__Dataset rows__.
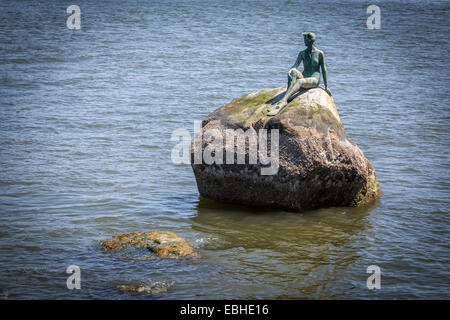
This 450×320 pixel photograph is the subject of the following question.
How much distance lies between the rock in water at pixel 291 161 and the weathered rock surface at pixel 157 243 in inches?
88.6

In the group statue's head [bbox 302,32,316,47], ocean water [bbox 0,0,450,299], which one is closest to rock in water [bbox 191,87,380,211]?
ocean water [bbox 0,0,450,299]

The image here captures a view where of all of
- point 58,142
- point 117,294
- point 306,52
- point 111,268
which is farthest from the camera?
point 58,142

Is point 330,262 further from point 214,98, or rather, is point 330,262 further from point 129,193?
point 214,98

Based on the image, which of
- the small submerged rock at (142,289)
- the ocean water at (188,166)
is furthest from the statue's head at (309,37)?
the small submerged rock at (142,289)

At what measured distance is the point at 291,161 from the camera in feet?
39.9

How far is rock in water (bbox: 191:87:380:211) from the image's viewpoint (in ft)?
40.1

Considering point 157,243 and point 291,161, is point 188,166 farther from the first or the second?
point 157,243

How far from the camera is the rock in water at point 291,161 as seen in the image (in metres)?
12.2

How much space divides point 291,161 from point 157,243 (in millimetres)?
3245

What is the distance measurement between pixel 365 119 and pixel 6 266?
14104 mm

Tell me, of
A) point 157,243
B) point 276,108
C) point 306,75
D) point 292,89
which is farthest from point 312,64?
point 157,243

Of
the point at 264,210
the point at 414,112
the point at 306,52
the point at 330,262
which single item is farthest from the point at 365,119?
the point at 330,262

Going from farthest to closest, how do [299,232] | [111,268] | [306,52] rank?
[306,52] → [299,232] → [111,268]

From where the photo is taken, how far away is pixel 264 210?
12758 mm
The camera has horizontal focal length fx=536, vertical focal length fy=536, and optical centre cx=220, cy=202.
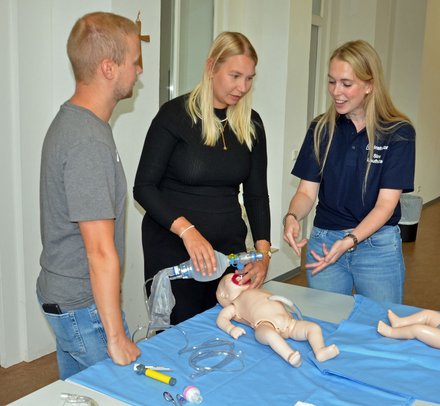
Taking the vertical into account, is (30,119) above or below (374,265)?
above

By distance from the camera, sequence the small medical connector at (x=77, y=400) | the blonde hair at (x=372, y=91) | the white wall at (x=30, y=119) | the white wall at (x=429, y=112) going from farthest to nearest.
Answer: the white wall at (x=429, y=112) < the white wall at (x=30, y=119) < the blonde hair at (x=372, y=91) < the small medical connector at (x=77, y=400)

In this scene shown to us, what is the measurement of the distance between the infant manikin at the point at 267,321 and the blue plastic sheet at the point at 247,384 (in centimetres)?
4

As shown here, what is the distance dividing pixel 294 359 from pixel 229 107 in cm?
96

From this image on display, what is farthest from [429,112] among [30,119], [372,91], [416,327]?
[416,327]

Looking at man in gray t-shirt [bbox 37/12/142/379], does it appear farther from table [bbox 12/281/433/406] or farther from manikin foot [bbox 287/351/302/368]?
manikin foot [bbox 287/351/302/368]

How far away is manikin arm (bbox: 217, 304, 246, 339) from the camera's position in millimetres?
1491

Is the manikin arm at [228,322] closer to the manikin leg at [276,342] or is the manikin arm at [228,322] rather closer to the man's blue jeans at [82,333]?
Answer: the manikin leg at [276,342]

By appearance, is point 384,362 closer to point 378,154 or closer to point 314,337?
point 314,337

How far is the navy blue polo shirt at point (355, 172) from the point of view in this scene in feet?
5.95

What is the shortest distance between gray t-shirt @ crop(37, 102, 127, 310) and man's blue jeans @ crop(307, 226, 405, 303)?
2.81 ft

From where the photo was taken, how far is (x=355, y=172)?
1.87 meters

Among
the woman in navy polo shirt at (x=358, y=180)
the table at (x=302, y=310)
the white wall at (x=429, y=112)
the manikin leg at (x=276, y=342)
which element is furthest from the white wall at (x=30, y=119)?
the white wall at (x=429, y=112)

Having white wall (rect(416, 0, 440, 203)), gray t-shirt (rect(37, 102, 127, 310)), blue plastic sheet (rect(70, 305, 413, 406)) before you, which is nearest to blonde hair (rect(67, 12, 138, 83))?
gray t-shirt (rect(37, 102, 127, 310))

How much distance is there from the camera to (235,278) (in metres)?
1.70
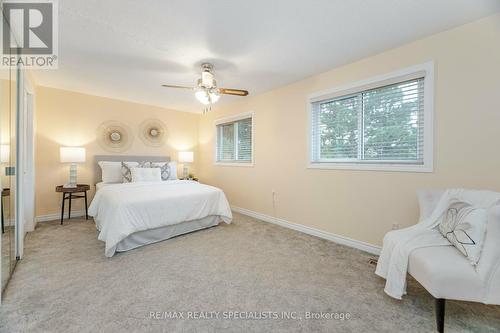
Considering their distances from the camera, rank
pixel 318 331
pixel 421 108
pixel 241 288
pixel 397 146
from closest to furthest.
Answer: pixel 318 331 → pixel 241 288 → pixel 421 108 → pixel 397 146

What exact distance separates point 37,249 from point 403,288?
3.78m

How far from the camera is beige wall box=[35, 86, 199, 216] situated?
3.65 m

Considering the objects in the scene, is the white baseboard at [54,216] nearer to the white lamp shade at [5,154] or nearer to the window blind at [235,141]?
the white lamp shade at [5,154]

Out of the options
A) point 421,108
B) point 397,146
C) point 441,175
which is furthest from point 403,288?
point 421,108

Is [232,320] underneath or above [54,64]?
underneath

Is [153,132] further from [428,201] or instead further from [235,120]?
[428,201]

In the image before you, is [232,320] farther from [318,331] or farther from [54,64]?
[54,64]

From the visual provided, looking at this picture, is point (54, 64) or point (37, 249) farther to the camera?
point (54, 64)

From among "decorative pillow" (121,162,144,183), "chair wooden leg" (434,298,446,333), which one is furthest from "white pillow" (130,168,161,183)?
"chair wooden leg" (434,298,446,333)

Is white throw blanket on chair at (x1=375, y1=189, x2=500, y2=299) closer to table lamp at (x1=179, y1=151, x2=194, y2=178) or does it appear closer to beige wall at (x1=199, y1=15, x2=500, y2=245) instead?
beige wall at (x1=199, y1=15, x2=500, y2=245)

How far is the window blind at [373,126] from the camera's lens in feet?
7.69

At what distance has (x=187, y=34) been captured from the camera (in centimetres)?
212

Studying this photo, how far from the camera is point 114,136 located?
4359 millimetres

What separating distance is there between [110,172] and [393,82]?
4619 mm
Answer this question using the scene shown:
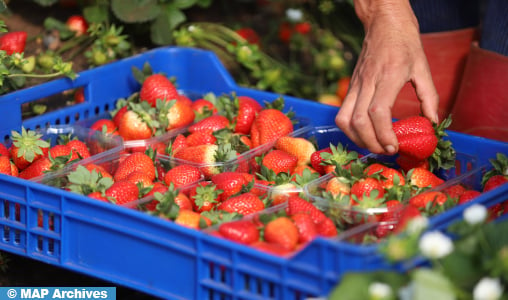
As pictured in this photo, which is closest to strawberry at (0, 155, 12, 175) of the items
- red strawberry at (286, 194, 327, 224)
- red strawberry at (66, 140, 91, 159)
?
red strawberry at (66, 140, 91, 159)

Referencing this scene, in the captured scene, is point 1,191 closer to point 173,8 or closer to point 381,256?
point 381,256

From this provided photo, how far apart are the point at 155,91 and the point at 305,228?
0.87 metres

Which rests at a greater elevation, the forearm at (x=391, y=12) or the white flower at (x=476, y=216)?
the forearm at (x=391, y=12)

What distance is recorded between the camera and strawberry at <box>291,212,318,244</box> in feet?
4.88

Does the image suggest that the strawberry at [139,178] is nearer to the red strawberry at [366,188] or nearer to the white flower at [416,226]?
the red strawberry at [366,188]

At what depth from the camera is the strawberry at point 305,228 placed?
4.88 ft

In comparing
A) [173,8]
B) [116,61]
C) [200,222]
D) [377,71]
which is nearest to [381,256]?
[200,222]

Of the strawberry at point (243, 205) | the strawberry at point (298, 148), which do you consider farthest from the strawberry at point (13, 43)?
the strawberry at point (243, 205)

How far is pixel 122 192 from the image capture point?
1.71m

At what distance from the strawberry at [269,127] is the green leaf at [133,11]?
596 mm

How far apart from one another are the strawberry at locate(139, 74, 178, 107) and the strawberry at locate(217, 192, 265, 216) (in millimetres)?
627

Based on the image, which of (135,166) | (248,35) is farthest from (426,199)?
(248,35)

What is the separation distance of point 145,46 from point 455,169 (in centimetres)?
116

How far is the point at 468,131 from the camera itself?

__Job__.
Return the lines beginning at the one that contains "From this provided" and continuing through the last line of the data, exactly as they stand and without any others.

__Output for this exercise__.
From this provided photo, how far apart are the point at 155,91 and the point at 305,228?
0.87 metres

Which rests at a greater elevation, the forearm at (x=391, y=12) or the white flower at (x=476, y=216)?
the forearm at (x=391, y=12)

What distance is recorded between the camera and strawberry at <box>291,212,318,244</box> in feet?
4.88

Does the image suggest that the strawberry at [139,178] is nearer to the red strawberry at [366,188] or nearer to the white flower at [416,226]?
the red strawberry at [366,188]

At what depth from the camera is the strawberry at point 305,228 placed?
4.88 ft

In comparing
A) [173,8]
B) [116,61]
C) [200,222]
D) [377,71]
which is nearest to [381,256]?
[200,222]

Of the strawberry at point (243, 205) | the strawberry at point (298, 148), which do you consider farthest from the strawberry at point (13, 43)?
the strawberry at point (243, 205)

How far is pixel 122 192 from the image capture point?
1.71m

At what distance from the strawberry at [269,127] is the green leaf at [133,11]?
596 mm

How far apart from one another are the strawberry at locate(139, 74, 178, 107) and the strawberry at locate(217, 192, 265, 216) (in millimetres)?
627

Based on the image, which of (135,166) | (248,35) is farthest from (426,199)?
(248,35)

What is the separation distance of point 145,46 from point 455,169 (in centimetres)?
116

How far is the point at 468,131 from the camera itself?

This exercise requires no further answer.